One thing I like to do is create smaller theatrical spaces within a larger space by using lighting. A fine example of what lighting can achieve in this respect is in Antony Sher's Primo [see photo], a stonking production and one that I utterly recommend even on DVD.
Specific to Spring Awakening, lighting will help capture the intense colours that I mention in Designing III. The white cyclorama will literally be a blank canvas on which to project all manner of different colours.
I want to combine this highly stylized use of lighting with the flying in of impressionistic pieces of set. To create a dressing room, a mirror and portrait will be flown in at 45 degrees to each other, the eye will fill in the perspective and a 3D room will be created within the larger space. To create the reformatory corridor, barred windows will be flown in flat across the front of the stage leaving a metre and a half strip to be lit as said corridor.

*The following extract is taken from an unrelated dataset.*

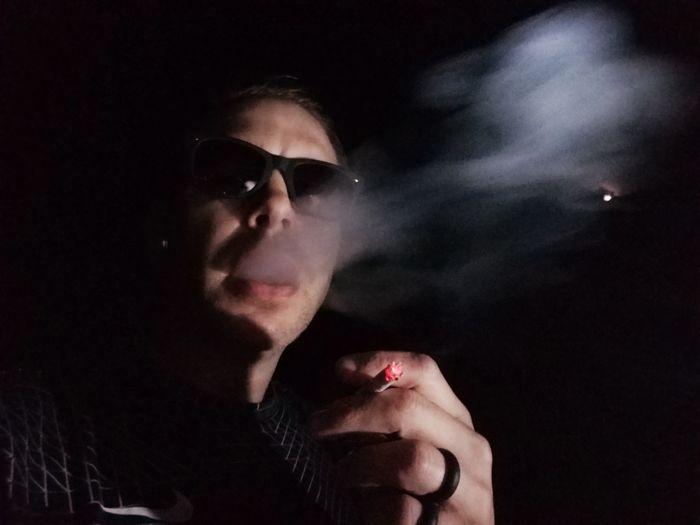 Self smoking at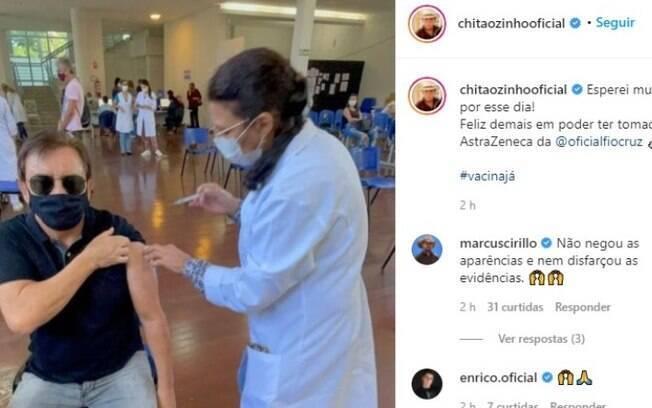 Chitãozinho recebe vacina e comemora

And so on and so forth. We will be limited by how much we can fly but even if we can only manage a few elements I think it will be worth it.
Why flying? The audience will see the items as they fly in and out between scenes and this, I hope, will create a dream-like atmosphere which will feed into the final scene of the play and also relieve the tension of the earlier scenes.
This way there will be very little physical set to move on and off which means the scenes can follow hot on each other's heels.